*** Source records
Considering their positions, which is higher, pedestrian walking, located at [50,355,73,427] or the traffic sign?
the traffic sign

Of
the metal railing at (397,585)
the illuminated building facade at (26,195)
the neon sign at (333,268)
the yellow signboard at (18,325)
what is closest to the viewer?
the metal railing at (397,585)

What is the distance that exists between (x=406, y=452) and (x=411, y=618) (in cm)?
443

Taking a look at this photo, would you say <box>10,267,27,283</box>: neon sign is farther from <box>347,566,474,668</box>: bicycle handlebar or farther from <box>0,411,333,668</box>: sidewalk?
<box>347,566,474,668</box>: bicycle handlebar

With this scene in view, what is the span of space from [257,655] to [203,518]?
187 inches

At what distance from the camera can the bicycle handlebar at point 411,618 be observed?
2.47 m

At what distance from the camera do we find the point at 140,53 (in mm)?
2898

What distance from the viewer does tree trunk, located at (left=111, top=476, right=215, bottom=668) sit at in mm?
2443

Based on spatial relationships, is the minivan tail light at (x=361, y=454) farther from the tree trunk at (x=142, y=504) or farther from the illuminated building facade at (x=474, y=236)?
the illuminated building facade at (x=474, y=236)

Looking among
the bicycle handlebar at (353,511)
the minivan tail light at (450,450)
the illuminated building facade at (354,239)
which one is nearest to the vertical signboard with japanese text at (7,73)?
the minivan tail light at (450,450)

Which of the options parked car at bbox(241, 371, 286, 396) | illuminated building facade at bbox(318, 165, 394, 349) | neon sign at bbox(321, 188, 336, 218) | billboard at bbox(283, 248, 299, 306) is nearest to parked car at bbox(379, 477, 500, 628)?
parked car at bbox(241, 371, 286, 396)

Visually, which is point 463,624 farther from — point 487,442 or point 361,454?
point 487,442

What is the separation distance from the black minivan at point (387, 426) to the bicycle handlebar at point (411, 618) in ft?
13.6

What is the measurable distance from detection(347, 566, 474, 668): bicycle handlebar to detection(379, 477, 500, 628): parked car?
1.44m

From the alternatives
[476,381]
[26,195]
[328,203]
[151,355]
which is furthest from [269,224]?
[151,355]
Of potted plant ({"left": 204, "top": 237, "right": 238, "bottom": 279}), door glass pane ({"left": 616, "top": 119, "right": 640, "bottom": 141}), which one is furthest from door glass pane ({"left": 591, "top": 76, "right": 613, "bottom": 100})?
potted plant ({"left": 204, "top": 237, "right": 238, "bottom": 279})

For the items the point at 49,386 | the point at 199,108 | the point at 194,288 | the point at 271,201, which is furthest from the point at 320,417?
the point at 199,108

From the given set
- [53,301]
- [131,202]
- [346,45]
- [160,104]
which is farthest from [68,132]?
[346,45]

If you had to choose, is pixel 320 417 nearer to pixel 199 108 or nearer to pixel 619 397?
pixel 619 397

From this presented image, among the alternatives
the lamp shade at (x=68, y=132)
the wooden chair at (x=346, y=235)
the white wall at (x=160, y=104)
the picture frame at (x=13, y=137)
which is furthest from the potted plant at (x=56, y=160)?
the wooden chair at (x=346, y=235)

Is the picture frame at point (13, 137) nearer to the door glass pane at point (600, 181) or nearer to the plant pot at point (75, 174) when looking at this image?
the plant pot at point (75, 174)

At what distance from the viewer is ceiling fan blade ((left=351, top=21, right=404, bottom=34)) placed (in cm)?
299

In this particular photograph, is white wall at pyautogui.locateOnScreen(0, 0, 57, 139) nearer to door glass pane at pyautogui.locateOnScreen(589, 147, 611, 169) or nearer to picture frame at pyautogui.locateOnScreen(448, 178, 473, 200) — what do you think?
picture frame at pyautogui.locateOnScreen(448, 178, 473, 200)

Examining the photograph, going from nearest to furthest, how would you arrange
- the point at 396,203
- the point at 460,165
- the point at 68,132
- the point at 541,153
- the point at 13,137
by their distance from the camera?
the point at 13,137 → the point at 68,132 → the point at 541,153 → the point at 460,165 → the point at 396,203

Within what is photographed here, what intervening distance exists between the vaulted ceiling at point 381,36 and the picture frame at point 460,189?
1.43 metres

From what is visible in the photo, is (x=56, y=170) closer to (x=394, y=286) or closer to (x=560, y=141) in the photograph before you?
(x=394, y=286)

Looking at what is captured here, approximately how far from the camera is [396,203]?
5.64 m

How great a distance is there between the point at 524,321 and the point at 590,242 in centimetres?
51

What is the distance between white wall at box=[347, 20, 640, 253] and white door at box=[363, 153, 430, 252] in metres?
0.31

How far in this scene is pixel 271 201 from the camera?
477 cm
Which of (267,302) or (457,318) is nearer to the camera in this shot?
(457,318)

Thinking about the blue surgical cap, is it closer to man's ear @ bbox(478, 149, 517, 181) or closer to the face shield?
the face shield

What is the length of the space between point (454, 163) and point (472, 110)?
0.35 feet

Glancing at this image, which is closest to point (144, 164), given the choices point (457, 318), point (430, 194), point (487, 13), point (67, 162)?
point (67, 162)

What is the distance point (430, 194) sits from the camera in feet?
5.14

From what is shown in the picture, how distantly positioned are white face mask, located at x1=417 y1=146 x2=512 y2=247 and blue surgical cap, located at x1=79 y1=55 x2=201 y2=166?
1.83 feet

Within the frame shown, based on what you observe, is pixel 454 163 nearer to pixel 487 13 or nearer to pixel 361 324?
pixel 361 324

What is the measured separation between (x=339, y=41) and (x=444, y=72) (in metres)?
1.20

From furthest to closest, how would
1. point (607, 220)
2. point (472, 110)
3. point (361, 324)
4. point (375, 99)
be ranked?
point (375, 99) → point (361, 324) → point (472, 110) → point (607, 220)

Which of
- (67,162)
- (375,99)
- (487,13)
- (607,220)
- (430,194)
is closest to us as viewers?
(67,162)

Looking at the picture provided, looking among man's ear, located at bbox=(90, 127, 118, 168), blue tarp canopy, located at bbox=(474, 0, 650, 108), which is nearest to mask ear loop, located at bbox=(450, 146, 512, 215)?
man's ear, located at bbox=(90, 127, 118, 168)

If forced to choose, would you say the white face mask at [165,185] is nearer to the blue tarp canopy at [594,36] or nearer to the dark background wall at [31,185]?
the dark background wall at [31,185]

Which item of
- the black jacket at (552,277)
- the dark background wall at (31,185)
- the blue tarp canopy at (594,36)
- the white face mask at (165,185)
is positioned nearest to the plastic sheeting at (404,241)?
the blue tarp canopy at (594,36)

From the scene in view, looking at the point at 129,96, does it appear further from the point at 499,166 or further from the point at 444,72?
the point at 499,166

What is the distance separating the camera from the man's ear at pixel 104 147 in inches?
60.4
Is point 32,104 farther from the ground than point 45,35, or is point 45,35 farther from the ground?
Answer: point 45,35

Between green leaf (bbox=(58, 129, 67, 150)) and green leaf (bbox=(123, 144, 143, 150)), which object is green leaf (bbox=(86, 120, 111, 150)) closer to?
******
## The exercise
Copy all of the data above line for line, without changing any word, number, or symbol.

## Correct answer
Considering their positions, which is higher, pedestrian walking, located at [50,355,73,427] or the traffic sign?
the traffic sign

Of
the metal railing at (397,585)
the illuminated building facade at (26,195)
the neon sign at (333,268)
the yellow signboard at (18,325)
what is closest to the viewer?
the metal railing at (397,585)

What is the distance that exists between (x=406, y=452) and (x=411, y=618) (in cm)?
443

Taking a look at this photo, would you say <box>10,267,27,283</box>: neon sign is farther from <box>347,566,474,668</box>: bicycle handlebar or farther from <box>0,411,333,668</box>: sidewalk?
<box>347,566,474,668</box>: bicycle handlebar

With this scene in view, what is the span of space from [257,655] to [203,518]?
187 inches

At what distance from the camera can the bicycle handlebar at point 411,618 be observed?
2.47 m

At what distance from the camera do we find the point at 140,53 (in mm)?
2898

What distance from the viewer does tree trunk, located at (left=111, top=476, right=215, bottom=668) sit at in mm?
2443

Based on spatial relationships, is the minivan tail light at (x=361, y=454) farther from the tree trunk at (x=142, y=504) or farther from the illuminated building facade at (x=474, y=236)?
the illuminated building facade at (x=474, y=236)

Looking among
the bicycle handlebar at (353,511)
the minivan tail light at (450,450)
the illuminated building facade at (354,239)
which one is nearest to the vertical signboard with japanese text at (7,73)?
the minivan tail light at (450,450)

Which of the options parked car at bbox(241, 371, 286, 396) | illuminated building facade at bbox(318, 165, 394, 349) | neon sign at bbox(321, 188, 336, 218) | billboard at bbox(283, 248, 299, 306) is nearest to parked car at bbox(379, 477, 500, 628)?
parked car at bbox(241, 371, 286, 396)

Visually, which is point 463,624 farther from — point 487,442 or point 361,454?
point 487,442

What is the separation distance from the black minivan at point (387, 426) to the bicycle handlebar at point (411, 618) in ft?
13.6

What is the measurable distance from detection(347, 566, 474, 668): bicycle handlebar to detection(379, 477, 500, 628): parked car?
1.44m

From the alternatives
[476,381]
[26,195]
[328,203]
[151,355]
which is furthest from [269,224]?
[151,355]
Of potted plant ({"left": 204, "top": 237, "right": 238, "bottom": 279}), door glass pane ({"left": 616, "top": 119, "right": 640, "bottom": 141}), which one is furthest from door glass pane ({"left": 591, "top": 76, "right": 613, "bottom": 100})?
potted plant ({"left": 204, "top": 237, "right": 238, "bottom": 279})

For the items the point at 49,386 | the point at 199,108 | the point at 194,288 | the point at 271,201, which is furthest from the point at 320,417?
the point at 199,108

From the given set
- [53,301]
- [131,202]
- [346,45]
- [160,104]
which is farthest from [68,132]?
[346,45]

If you had to choose, is pixel 320 417 nearer to pixel 199 108 or nearer to pixel 619 397?
pixel 619 397

From this presented image, among the alternatives
the lamp shade at (x=68, y=132)
the wooden chair at (x=346, y=235)
the white wall at (x=160, y=104)
the picture frame at (x=13, y=137)
which is furthest from the potted plant at (x=56, y=160)?
the wooden chair at (x=346, y=235)

Is the picture frame at point (13, 137) nearer to the door glass pane at point (600, 181) or nearer to the plant pot at point (75, 174) when looking at this image?
the plant pot at point (75, 174)

At what distance from the viewer is ceiling fan blade ((left=351, top=21, right=404, bottom=34)) placed (in cm)?
299

In this particular photograph, is white wall at pyautogui.locateOnScreen(0, 0, 57, 139) nearer to door glass pane at pyautogui.locateOnScreen(589, 147, 611, 169) or nearer to picture frame at pyautogui.locateOnScreen(448, 178, 473, 200) — what do you think?
picture frame at pyautogui.locateOnScreen(448, 178, 473, 200)

Examining the photograph, going from nearest to furthest, how would you arrange
- the point at 396,203
- the point at 460,165
- the point at 68,132
- the point at 541,153
- the point at 13,137
by their distance from the camera?
the point at 13,137 → the point at 68,132 → the point at 541,153 → the point at 460,165 → the point at 396,203

Within what is photographed here, what intervening distance exists between the vaulted ceiling at point 381,36 and the picture frame at point 460,189?
1.43 metres

From what is visible in the photo, is (x=56, y=170) closer to (x=394, y=286) or closer to (x=560, y=141) in the photograph before you?
(x=394, y=286)

Looking at what is captured here, approximately how far from the camera is [396,203]?
5.64 m

How great a distance is there between the point at 524,321 and the point at 590,242 in centimetres?
51

What is the distance between white wall at box=[347, 20, 640, 253] and white door at box=[363, 153, 430, 252] in metres?
0.31

How far in this scene is pixel 271 201 from the camera?
477 cm
Which of (267,302) or (457,318) is nearer to the camera in this shot?
(457,318)

Thinking about the blue surgical cap, is it closer to man's ear @ bbox(478, 149, 517, 181) or closer to the face shield?
the face shield

What is the length of the space between point (454, 163) and point (472, 110)?
0.35 feet

Glancing at this image, which is closest to point (144, 164), given the choices point (457, 318), point (430, 194), point (487, 13), point (67, 162)?
point (67, 162)

What is the distance point (430, 194) sits from the camera in feet?
5.14

From what is shown in the picture, how distantly positioned are white face mask, located at x1=417 y1=146 x2=512 y2=247 and blue surgical cap, located at x1=79 y1=55 x2=201 y2=166?
1.83 feet

Within the frame shown, based on what you observe, is pixel 454 163 nearer to pixel 487 13 or nearer to pixel 361 324?
pixel 361 324

What is the measured separation between (x=339, y=41) and (x=444, y=72) (in metres)?
1.20

From furthest to closest, how would
1. point (607, 220)
2. point (472, 110)
3. point (361, 324)
4. point (375, 99)
be ranked?
point (375, 99) → point (361, 324) → point (472, 110) → point (607, 220)

Which of
- (67,162)
- (375,99)
- (487,13)
- (607,220)
- (430,194)
is closest to us as viewers?
(67,162)

Looking at the picture provided, looking among man's ear, located at bbox=(90, 127, 118, 168), blue tarp canopy, located at bbox=(474, 0, 650, 108), which is nearest to mask ear loop, located at bbox=(450, 146, 512, 215)?
man's ear, located at bbox=(90, 127, 118, 168)

If forced to choose, would you say the white face mask at [165,185] is nearer to the blue tarp canopy at [594,36] or nearer to the dark background wall at [31,185]?
the dark background wall at [31,185]

Which item of
- the black jacket at (552,277)
- the dark background wall at (31,185)
- the blue tarp canopy at (594,36)
- the white face mask at (165,185)
is positioned nearest to the plastic sheeting at (404,241)?
the blue tarp canopy at (594,36)

From the scene in view, looking at the point at 129,96, does it appear further from the point at 499,166 or further from the point at 444,72?
the point at 499,166

What is the distance separating the camera from the man's ear at pixel 104 147 in inches?
60.4
Is point 32,104 farther from the ground than point 45,35, or is point 45,35 farther from the ground?
Answer: point 45,35

Between green leaf (bbox=(58, 129, 67, 150)) and green leaf (bbox=(123, 144, 143, 150)), which object is green leaf (bbox=(86, 120, 111, 150)) closer to?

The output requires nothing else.